Bruce lo vio.
Desde el otro lado del salón, con la copa en la mano, lo vio. A Roy Harper acercándose a ti. A ti, que estabas sentada como si el mundo no pudiera tocarte. Como si no supieras que acababan de coquetearte frente a todos. Como si no fueras consciente de que el hombre que te ama con cada fibra de su ser estaba observando.
Roy sonrió. Esa sonrisa ladina que siempre le pareció estúpida. Jason a su lado no se inmuta, pero Bruce sabe que fue él quien plantó la semilla de la duda. No se lo reprocha del todo. Jason también te ama, aunque sea de otra forma. Como se ama a lo inalcanzable. Como se ama a una madre.
Y tú... tú no hiciste nada. No te alejaste, no respondiste. Pero tampoco lo detuviste. Te quedaste ahí, divina, silenciosa, como si nada te tocara. Como si él, Bruce, ya no significara lo mismo.
Se le cerró la garganta.
Porque aunque sabía —sabía— que no te habías ido, que no te habías entregado a nadie más, las dudas lo carcomían. Y lo peor es que esas dudas no venían de lo que veías, sino de lo que no decías. De tu silencio. De esa quietud perfecta que a veces parecía distancia.
Subió sin hacer ruido.
La mansión estaba en penumbra. La mayoría de los invitados ya se habían ido. Jason y Roy seguían abajo, como si nada hubiera pasado. Como si Bruce no los odiara un poco en ese momento. Subió directo al ala donde tú dormías. Donde habías instalado tu santuario privado. Donde te refugiabas de todos, incluso de él.
Desde la puerta, escuchó el agua correr. Percibió el aroma de lavanda, de aceites esenciales, de tu mundo. Todo estaba en calma.
Entró sin tocar. Tú ya sabías que estaba ahí.
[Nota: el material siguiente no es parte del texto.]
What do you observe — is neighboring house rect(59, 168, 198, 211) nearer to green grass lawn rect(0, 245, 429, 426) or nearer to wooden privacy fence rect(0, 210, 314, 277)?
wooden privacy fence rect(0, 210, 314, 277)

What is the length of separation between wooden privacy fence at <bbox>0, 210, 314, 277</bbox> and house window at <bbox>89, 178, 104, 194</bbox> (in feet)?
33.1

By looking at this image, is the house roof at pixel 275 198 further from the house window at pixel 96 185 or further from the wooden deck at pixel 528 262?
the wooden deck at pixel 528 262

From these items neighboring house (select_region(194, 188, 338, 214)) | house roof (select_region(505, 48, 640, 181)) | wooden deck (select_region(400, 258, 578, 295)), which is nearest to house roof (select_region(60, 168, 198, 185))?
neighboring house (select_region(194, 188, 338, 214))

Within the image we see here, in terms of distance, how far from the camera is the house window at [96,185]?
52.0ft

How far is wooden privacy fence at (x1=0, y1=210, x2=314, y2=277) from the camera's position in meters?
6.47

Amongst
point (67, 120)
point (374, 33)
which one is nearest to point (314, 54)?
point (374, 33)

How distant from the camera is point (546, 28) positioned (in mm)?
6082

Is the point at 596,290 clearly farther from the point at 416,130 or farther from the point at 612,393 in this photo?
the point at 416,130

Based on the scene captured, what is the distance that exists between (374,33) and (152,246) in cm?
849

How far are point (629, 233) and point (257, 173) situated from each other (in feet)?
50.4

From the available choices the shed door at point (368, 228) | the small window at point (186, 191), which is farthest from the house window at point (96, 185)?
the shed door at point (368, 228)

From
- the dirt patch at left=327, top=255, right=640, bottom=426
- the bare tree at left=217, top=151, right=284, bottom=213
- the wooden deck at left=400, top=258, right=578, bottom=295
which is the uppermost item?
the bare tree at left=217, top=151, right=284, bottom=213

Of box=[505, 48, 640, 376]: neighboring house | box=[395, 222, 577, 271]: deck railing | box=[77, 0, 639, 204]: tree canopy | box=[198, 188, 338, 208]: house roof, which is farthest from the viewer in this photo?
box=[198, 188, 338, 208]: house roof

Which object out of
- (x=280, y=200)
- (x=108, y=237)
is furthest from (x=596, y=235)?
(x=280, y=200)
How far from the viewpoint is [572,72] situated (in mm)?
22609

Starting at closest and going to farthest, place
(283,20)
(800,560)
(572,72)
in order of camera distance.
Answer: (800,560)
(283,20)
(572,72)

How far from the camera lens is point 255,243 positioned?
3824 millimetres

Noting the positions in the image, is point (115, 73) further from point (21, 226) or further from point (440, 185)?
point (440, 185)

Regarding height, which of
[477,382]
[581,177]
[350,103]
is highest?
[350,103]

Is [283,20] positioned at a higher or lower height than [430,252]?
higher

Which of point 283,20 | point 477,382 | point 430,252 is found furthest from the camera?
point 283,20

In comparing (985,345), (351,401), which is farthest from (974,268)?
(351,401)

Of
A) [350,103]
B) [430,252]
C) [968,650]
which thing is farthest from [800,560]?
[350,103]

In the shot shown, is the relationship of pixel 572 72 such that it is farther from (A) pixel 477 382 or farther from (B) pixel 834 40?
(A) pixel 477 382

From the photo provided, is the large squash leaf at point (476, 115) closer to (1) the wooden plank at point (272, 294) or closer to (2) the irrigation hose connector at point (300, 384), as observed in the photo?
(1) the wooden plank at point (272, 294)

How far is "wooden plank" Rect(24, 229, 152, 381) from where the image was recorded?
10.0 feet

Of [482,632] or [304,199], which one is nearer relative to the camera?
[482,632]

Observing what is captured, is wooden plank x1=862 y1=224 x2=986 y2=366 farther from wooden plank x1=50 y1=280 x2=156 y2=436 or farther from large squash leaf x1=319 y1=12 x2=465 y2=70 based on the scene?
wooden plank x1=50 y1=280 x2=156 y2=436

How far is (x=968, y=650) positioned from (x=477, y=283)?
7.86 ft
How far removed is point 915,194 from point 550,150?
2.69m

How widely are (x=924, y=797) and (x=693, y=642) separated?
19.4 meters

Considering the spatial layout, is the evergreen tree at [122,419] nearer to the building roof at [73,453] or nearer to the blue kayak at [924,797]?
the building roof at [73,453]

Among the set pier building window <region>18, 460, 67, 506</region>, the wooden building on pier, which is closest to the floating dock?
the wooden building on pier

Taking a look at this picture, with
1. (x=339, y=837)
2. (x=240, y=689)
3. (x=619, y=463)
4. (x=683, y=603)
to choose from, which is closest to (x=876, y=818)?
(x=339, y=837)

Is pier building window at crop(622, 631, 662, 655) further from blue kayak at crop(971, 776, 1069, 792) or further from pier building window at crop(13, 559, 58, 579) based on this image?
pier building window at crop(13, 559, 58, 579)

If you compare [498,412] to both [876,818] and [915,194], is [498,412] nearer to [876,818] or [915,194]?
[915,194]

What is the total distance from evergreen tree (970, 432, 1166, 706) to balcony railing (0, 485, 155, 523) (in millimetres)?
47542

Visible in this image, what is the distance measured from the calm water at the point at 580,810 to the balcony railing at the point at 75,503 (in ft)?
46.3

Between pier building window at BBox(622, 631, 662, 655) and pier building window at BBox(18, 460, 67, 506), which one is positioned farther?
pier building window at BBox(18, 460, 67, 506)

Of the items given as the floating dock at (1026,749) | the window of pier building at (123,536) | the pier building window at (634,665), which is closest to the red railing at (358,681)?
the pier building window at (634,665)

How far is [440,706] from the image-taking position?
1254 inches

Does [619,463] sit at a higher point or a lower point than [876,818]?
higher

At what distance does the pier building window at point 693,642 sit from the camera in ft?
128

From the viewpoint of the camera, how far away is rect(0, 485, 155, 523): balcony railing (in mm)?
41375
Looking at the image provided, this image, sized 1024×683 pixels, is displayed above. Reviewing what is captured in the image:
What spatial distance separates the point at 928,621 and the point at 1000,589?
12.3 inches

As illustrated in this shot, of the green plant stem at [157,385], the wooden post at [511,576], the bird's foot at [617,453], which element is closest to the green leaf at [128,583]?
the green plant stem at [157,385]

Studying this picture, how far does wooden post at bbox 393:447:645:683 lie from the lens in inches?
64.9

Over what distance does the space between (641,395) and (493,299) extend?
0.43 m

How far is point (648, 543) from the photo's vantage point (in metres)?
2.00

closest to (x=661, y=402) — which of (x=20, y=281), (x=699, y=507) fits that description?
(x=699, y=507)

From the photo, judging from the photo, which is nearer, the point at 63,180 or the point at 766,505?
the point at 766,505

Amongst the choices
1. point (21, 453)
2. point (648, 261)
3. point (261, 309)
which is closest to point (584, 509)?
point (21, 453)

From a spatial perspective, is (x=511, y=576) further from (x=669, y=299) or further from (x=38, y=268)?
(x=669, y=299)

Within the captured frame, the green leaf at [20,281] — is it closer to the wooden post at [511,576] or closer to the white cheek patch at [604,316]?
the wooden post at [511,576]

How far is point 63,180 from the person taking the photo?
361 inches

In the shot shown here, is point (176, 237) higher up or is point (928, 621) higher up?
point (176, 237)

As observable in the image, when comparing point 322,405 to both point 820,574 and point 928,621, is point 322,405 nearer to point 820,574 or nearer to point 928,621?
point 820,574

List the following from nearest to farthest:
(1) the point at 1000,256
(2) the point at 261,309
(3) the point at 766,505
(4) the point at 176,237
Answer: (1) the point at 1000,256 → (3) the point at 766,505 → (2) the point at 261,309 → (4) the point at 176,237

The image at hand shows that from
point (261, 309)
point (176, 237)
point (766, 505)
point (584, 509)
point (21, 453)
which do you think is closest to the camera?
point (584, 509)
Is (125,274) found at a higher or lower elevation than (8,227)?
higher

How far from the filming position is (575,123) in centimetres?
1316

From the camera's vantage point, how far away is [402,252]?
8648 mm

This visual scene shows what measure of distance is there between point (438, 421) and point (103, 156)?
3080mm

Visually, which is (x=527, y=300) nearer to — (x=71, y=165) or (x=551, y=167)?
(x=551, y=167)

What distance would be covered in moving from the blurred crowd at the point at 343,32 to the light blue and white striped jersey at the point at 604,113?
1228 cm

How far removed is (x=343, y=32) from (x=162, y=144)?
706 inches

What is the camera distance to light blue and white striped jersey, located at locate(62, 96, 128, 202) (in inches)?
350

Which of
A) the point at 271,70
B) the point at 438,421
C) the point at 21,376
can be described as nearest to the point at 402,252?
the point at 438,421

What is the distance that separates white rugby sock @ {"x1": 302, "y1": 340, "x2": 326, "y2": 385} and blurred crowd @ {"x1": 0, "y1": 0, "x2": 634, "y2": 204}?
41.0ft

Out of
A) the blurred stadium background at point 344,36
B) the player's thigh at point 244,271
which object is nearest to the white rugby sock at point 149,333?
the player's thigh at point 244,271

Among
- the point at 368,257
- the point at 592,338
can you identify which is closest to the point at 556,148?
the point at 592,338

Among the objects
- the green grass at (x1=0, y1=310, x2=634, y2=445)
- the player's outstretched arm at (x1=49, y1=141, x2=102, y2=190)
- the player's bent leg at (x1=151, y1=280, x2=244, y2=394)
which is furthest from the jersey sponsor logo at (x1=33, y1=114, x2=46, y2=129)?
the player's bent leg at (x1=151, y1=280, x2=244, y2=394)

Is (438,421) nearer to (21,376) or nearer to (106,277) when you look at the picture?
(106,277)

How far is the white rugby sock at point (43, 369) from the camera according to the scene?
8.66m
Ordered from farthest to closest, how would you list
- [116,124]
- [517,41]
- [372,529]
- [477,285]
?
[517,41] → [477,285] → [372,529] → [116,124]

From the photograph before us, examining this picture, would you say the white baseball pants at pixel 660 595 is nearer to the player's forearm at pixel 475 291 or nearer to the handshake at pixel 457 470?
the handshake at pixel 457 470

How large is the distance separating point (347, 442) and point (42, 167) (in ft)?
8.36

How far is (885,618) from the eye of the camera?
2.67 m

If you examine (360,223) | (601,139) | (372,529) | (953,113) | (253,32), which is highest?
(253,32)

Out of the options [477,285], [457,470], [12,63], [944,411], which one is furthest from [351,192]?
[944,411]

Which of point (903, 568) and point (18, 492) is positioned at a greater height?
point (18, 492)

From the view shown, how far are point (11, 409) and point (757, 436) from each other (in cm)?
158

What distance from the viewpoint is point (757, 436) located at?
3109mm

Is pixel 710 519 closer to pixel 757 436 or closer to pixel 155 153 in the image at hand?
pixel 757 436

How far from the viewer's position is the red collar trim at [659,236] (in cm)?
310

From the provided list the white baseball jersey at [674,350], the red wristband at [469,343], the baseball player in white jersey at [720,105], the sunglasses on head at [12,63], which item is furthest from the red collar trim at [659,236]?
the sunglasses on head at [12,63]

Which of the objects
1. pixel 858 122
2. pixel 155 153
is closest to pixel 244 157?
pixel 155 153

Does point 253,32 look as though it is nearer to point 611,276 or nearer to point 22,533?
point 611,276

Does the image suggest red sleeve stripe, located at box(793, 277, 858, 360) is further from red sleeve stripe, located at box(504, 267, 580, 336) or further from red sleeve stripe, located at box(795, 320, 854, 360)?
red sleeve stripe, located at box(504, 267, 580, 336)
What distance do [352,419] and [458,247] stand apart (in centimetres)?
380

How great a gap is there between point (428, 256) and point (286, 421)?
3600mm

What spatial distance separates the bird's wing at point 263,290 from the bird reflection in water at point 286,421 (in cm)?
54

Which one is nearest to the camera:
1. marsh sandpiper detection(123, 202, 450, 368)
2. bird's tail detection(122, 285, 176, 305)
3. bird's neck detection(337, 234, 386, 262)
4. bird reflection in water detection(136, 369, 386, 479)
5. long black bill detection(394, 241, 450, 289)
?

Te encontraste en la bañera. El agua subía hasta tus clavículas, tu cabello flotaba alrededor de ti como una cortina de seda. Tu espalda perfecta, tu cuello desnudo. Como una escultura viva. Como algo que no se debía tocar, pero él lo haría de todos modos.
No dijiste nada.
Él tampoco.
Se quitó el saco. Después la camisa. Lento. Con la precisión de quien se está despojando no solo de la ropa, sino del orgullo. Sus manos bajaron el cinturón, los pantalones. Se quedó desnudo, con la piel erizada por el contraste del aire y el agua caliente.
Entró en la bañera contigo.
Te rodeó por detrás. Su cuerpo se moldeó al tuyo. Sus brazos fuertes cruzaron tu abdomen. Hundió el rostro en tu cuello y te besó despacio, como si quisiese memorizar tu temperatura.
—Te amo —murmuró con la voz baja, casi rota—. Te amo más que a nada. Incluso cuando me duele. Incluso cuando no sé si tú... si tú todavía me ves como antes.
Sus manos no eran exigentes. Eran suplicantes.
—Dímelo sin palabras… por favor. Hazme sentir que soy el único.
Su tono era una mezcla de amor desesperado, de inseguridad y orgullo herido. Bruce Wayne podía pelear contra todo… pero no contra el miedo de perderte.
—No quiero pensar que alguien más te vio como yo te veo —susurró, rozando tus labios con los suyos sin besarte del todo—. No quiero imaginar a Roy, ni a nadie, acercándose a lo que es sagrado para mí.